This is a tutorial to create a hello world example: Used for this example: Android Studio 2.3;
To Start use Android Studio to create a new Project with an empty activity. Then we add some simple functionality to the App that we can test: We add a button which when clicks displays "Hello World" in a textview.
The activity code looks like this:
package com.example.testing.helloworld;
import android.os.Bundle;
import android.support.v7.app.AppCompatActivity;
import android.view.View;
import android.widget.TextView;
public class MainActivity extends AppCompatActivity {
@Override
protected void onCreate(Bundle savedInstanceState) {
super.onCreate(savedInstanceState);
setContentView(R.layout.activity_main);
final TextView textView = (TextView) findViewById(R.id.textView);
findViewById(R.id.button).setOnClickListener(new View.OnClickListener() {
@Override
public void onClick(View v) {
textView.setText("Hello World!");
}
});
}
}
And the activity_main
layout for this activity looks like this:
<?xml version="1.0" encoding="utf-8"?>
<LinearLayout xmlns:android="http://schemas.android.com/apk/res/android"
android:layout_width="match_parent"
android:layout_height="match_parent"
android:orientation="vertical">
<TextView
android:id="@+id/textView"
android:layout_width="wrap_content"
android:layout_height="wrap_content"
android:text="" />
<Button
android:id="@+id/button"
android:layout_width="wrap_content"
android:layout_height="wrap_content"
android:text="Say Hello" />
</LinearLayout>
Now we want to test the behaviour of this new created app by using espresso. Generally the code for your app itself is within the main
package, Unit Tests are inside test
and the espresso instrumentation tests are inside the androidTest
package. If you create a new empty activity project with Android Studio, it should already have created those packages and classes and it should look like this:
To start with espresso we have to make sure that the espresso-core
dependency is included in the build.gradle
file (note that it is not annotated with the compile
keyword but instead with androidTestCompile
). The dependencies in the build.gradle
file created by Android studio should look like this:
dependencies {
compile fileTree(dir: 'libs', include: ['*.jar'])
androidTestCompile('com.android.support.test.espresso:espresso-core:2.2.2', {
exclude group: 'com.android.support', module: 'support-annotations'
})
compile 'com.android.support:appcompat-v7:25.2.0'
compile 'com.android.support.constraint:constraint-layout:1.0.2'
testCompile 'junit:junit:4.12'
}
Now that all is set up we can start with the actual test: Open the ExampleInstrumentationTest
file and you see that there is already one generated useAppContext
test inside. We will change this test class and create a test to check our app behaviour:
@RunWith(AndroidJUnit4.class)
public class ExampleInstrumentedTest {
@Rule
public ActivityTestRule<MainActivity> mActivityRule = new ActivityTestRule<>(
MainActivity.class, false, true);
@Test
public void checkHelloWorld() throws Exception {
onView(withId(R.id.textView)).check(matches(withText("")));
onView(withId(R.id.button)).perform(click());
onView(withId(R.id.textView)).check(matches(withText("Hello World!")));
}
}
Start the test by running the ExampleInstrumentedTest
class. This test then does three things:
The ActivityTestRule at the top defines which activity is tested and launches it at the beginning of the test. (You can also turn of the automatic launch of an activity and instead launch it inside each test manually)

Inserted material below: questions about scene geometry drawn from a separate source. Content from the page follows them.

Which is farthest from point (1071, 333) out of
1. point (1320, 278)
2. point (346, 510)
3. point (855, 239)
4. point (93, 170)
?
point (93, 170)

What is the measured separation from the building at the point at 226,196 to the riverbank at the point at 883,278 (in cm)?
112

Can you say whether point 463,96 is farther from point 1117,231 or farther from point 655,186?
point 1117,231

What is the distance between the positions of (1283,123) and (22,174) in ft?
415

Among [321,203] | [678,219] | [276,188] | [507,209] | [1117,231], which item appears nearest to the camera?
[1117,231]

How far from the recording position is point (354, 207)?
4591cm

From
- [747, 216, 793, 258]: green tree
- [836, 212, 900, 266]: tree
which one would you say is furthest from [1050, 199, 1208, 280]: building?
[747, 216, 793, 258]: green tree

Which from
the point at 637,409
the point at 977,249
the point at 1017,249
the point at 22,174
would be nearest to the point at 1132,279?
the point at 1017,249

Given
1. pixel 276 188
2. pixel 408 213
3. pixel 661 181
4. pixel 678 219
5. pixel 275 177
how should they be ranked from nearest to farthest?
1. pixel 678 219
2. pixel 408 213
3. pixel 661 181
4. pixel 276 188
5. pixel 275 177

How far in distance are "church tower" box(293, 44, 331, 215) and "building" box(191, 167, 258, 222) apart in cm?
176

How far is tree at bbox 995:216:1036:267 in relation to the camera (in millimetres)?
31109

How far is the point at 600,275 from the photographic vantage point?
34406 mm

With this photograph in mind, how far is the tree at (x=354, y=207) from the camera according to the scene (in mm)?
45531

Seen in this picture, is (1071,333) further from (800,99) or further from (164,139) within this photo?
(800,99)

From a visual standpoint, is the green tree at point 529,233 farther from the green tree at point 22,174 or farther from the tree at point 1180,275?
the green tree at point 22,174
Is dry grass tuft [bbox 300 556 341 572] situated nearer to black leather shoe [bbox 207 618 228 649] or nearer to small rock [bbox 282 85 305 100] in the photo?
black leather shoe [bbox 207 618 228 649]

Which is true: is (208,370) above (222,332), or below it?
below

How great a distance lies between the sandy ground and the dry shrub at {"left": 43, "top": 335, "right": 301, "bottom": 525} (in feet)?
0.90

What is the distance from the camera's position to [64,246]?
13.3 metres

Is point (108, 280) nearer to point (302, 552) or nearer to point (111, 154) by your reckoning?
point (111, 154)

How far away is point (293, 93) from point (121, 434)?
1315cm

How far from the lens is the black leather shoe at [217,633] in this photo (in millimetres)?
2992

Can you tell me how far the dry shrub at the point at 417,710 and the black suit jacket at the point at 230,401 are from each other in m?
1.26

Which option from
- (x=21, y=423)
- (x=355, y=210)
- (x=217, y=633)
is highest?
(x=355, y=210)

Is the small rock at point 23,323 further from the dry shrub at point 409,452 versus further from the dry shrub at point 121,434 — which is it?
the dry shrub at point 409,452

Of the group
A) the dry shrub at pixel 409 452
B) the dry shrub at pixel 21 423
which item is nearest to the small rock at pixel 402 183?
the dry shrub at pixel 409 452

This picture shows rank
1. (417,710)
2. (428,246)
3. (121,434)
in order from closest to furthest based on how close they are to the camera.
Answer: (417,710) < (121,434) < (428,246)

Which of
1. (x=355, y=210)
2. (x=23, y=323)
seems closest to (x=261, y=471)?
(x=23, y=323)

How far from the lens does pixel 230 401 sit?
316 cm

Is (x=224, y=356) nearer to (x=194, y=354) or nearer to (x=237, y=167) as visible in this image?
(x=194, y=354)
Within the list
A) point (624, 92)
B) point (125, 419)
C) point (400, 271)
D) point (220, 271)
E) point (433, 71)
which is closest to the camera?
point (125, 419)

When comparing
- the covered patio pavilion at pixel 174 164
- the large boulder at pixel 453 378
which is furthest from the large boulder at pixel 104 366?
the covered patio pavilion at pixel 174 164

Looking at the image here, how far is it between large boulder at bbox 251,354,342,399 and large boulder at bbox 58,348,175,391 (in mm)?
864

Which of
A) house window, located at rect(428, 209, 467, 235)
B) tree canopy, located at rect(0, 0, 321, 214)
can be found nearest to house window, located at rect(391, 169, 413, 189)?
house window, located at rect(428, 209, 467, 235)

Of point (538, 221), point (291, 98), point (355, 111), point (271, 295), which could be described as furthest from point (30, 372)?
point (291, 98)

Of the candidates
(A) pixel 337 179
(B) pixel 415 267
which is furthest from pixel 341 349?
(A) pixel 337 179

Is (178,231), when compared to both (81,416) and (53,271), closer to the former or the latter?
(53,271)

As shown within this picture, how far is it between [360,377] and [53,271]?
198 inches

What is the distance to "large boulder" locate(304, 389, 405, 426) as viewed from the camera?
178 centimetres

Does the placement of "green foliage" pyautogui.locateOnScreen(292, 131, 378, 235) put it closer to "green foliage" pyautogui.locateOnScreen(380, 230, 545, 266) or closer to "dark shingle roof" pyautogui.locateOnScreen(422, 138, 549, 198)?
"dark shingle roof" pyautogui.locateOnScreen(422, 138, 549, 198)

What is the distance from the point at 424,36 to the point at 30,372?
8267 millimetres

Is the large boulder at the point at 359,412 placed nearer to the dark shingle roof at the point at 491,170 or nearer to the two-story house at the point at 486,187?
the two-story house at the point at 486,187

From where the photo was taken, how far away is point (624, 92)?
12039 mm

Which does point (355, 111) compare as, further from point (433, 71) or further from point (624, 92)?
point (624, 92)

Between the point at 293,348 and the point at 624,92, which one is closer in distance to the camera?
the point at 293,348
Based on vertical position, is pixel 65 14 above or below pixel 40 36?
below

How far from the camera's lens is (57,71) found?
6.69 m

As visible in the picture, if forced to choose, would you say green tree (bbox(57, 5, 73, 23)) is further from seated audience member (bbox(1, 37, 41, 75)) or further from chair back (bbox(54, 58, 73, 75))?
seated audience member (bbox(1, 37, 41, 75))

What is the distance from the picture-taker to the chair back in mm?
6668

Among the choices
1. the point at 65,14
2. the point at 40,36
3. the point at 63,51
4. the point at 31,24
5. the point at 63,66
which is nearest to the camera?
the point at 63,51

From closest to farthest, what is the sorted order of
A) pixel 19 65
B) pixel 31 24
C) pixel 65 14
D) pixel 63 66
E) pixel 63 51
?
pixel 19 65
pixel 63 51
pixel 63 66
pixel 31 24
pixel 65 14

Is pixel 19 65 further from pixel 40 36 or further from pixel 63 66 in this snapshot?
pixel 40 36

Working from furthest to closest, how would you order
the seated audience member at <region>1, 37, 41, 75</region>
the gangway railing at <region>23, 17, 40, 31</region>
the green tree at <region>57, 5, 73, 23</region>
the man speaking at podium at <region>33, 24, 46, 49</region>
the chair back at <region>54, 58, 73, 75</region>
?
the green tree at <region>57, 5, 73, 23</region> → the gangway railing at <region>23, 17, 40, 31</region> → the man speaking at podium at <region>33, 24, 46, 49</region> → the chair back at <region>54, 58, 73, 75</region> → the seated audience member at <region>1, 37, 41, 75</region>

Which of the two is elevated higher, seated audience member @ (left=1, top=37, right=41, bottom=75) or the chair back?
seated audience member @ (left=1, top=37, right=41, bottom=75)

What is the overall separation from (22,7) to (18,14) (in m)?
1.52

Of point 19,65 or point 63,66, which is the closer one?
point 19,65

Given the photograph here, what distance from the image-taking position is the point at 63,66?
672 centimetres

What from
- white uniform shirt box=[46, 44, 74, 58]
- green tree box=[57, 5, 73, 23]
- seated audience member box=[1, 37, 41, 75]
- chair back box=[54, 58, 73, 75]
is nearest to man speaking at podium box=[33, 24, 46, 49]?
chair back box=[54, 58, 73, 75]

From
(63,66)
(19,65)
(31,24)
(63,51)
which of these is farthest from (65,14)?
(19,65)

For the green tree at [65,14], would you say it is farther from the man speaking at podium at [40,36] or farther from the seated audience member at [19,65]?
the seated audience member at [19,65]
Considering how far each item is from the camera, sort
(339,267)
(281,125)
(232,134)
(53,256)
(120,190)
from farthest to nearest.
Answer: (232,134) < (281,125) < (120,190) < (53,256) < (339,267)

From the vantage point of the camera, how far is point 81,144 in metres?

The test rules are quite simple:
onView(withId(R.id.textView))
looks up a view inside the current screen by the ID of the view inside our activity_main
layout file..check(matches(withText("")));
then performs a test case on that view..perform(click())
performs an action on a view: This actions could be clicks, long clicks or swipes or some more.This was a tutorial to start with android espresso Instrumentation tests, I hope it has given you some insights!